Mind Games
Usually in Opportunity Notes I try to identify the opportunity that a new product or technology stands for. Today I’ve got a new technology, but I’m not sure what the opportunity is. It’s worth exploring, though.
The company is Interaxon and the product is Muse. It’s a brainwave-reading headband that CEO Ariel Garten demonstrated for the first time publicly at Le Web in Paris this week. In her demo, conference chair Loic Le Meur, wearing the headband that fits like a pair of glasses but over the forehead, typed an email to his wife, and as he did so, the font that showed up on-screen varied with his emotional state: Flowery script when he was writing loving words, a more aggressive bold san serif when he talked about how how her work “rocked.”
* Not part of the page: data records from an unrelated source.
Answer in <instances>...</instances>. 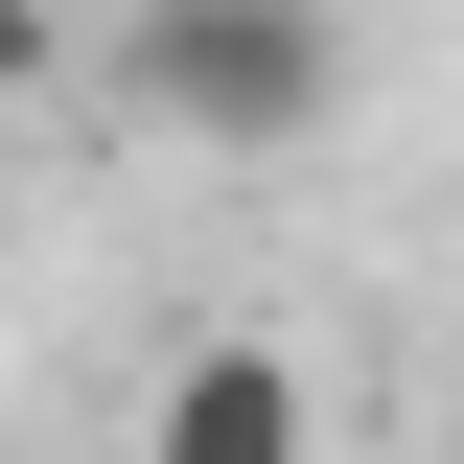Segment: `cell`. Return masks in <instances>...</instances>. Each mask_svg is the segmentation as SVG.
<instances>
[{
	"mask_svg": "<svg viewBox=\"0 0 464 464\" xmlns=\"http://www.w3.org/2000/svg\"><path fill=\"white\" fill-rule=\"evenodd\" d=\"M116 70H140V116H186V140H232V163H279V140L348 116V24L325 0H140Z\"/></svg>",
	"mask_w": 464,
	"mask_h": 464,
	"instance_id": "1",
	"label": "cell"
},
{
	"mask_svg": "<svg viewBox=\"0 0 464 464\" xmlns=\"http://www.w3.org/2000/svg\"><path fill=\"white\" fill-rule=\"evenodd\" d=\"M140 464H325V395H302L279 348H186L163 395H140Z\"/></svg>",
	"mask_w": 464,
	"mask_h": 464,
	"instance_id": "2",
	"label": "cell"
},
{
	"mask_svg": "<svg viewBox=\"0 0 464 464\" xmlns=\"http://www.w3.org/2000/svg\"><path fill=\"white\" fill-rule=\"evenodd\" d=\"M24 70H47V0H0V93H24Z\"/></svg>",
	"mask_w": 464,
	"mask_h": 464,
	"instance_id": "3",
	"label": "cell"
}]
</instances>
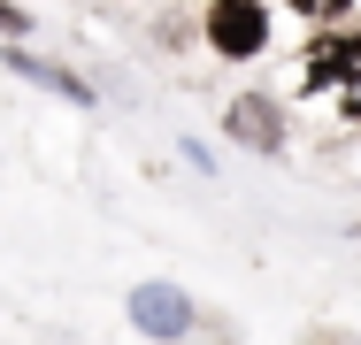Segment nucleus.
Here are the masks:
<instances>
[{
  "label": "nucleus",
  "instance_id": "1",
  "mask_svg": "<svg viewBox=\"0 0 361 345\" xmlns=\"http://www.w3.org/2000/svg\"><path fill=\"white\" fill-rule=\"evenodd\" d=\"M300 84H338V92H361V31H315L307 46H300Z\"/></svg>",
  "mask_w": 361,
  "mask_h": 345
},
{
  "label": "nucleus",
  "instance_id": "2",
  "mask_svg": "<svg viewBox=\"0 0 361 345\" xmlns=\"http://www.w3.org/2000/svg\"><path fill=\"white\" fill-rule=\"evenodd\" d=\"M208 46L223 62H254L269 46V8L262 0H208Z\"/></svg>",
  "mask_w": 361,
  "mask_h": 345
},
{
  "label": "nucleus",
  "instance_id": "3",
  "mask_svg": "<svg viewBox=\"0 0 361 345\" xmlns=\"http://www.w3.org/2000/svg\"><path fill=\"white\" fill-rule=\"evenodd\" d=\"M223 131L238 138V146H254V153H277V146H285V108H277L269 92H238V100L223 108Z\"/></svg>",
  "mask_w": 361,
  "mask_h": 345
},
{
  "label": "nucleus",
  "instance_id": "4",
  "mask_svg": "<svg viewBox=\"0 0 361 345\" xmlns=\"http://www.w3.org/2000/svg\"><path fill=\"white\" fill-rule=\"evenodd\" d=\"M131 322H139L146 338L177 345L185 330H192V299H185L177 284H139V291H131Z\"/></svg>",
  "mask_w": 361,
  "mask_h": 345
},
{
  "label": "nucleus",
  "instance_id": "5",
  "mask_svg": "<svg viewBox=\"0 0 361 345\" xmlns=\"http://www.w3.org/2000/svg\"><path fill=\"white\" fill-rule=\"evenodd\" d=\"M8 69H16V77H31V84H47V92H62V100H77V108H92V84H85V77L39 62V54H23V46H8Z\"/></svg>",
  "mask_w": 361,
  "mask_h": 345
},
{
  "label": "nucleus",
  "instance_id": "6",
  "mask_svg": "<svg viewBox=\"0 0 361 345\" xmlns=\"http://www.w3.org/2000/svg\"><path fill=\"white\" fill-rule=\"evenodd\" d=\"M285 8H292V15H307L315 31H338V15H346L354 0H285Z\"/></svg>",
  "mask_w": 361,
  "mask_h": 345
},
{
  "label": "nucleus",
  "instance_id": "7",
  "mask_svg": "<svg viewBox=\"0 0 361 345\" xmlns=\"http://www.w3.org/2000/svg\"><path fill=\"white\" fill-rule=\"evenodd\" d=\"M300 345H361V338L338 330V322H315V330H300Z\"/></svg>",
  "mask_w": 361,
  "mask_h": 345
},
{
  "label": "nucleus",
  "instance_id": "8",
  "mask_svg": "<svg viewBox=\"0 0 361 345\" xmlns=\"http://www.w3.org/2000/svg\"><path fill=\"white\" fill-rule=\"evenodd\" d=\"M0 31H8V39H23V31H31V15H23V8H8V0H0Z\"/></svg>",
  "mask_w": 361,
  "mask_h": 345
}]
</instances>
The Muse headband reads EEGs. With current technology, it’s enough to determine rough mental activity level and to some extent mood, but the four-sensor headband is nowhere close to reading thoughts or even intention. While you could, arguably, train your brain to move to a certain state to control an activity, the technology isn’t meant to replace a keyboard, mouse, or even a button (there is at least one toy based on EEG control, though).
So the question is, what can you do with a headband that measures mental activity, or focus, or mood? Garten discussed professional applications, such as athletics. The headband could be used to reinforce players getting into “the zone.” I suppose one could also use it for creative professions. Maybe an IDE could lock out a programmer if it detected he was not focusing and was likely to write bad code.
Maybe, as Garten says, the applications are games. Again, not for control, but for mood. Perhaps your avatar in a online world could vary depending on your state of mind. Or non-player characters would be aggressive or compliant, depending.
The Muse could be used to generate yet another stream of data to correlate with other personal instrumentation products that read physical activity level, heart rate, location, sleep state, and so on. If we’re going to end up covered in sensors like an astronaut, might as well record brain activity too, right?
Or perhaps if I were wearing it right now it could help me focus so I could figure out what other cool things could be done with it. Assuming people can be convinced to wear it, there must be some creative applications.
The $199 Muse comes with an SDK for developers interested in exploring the EEG data stream.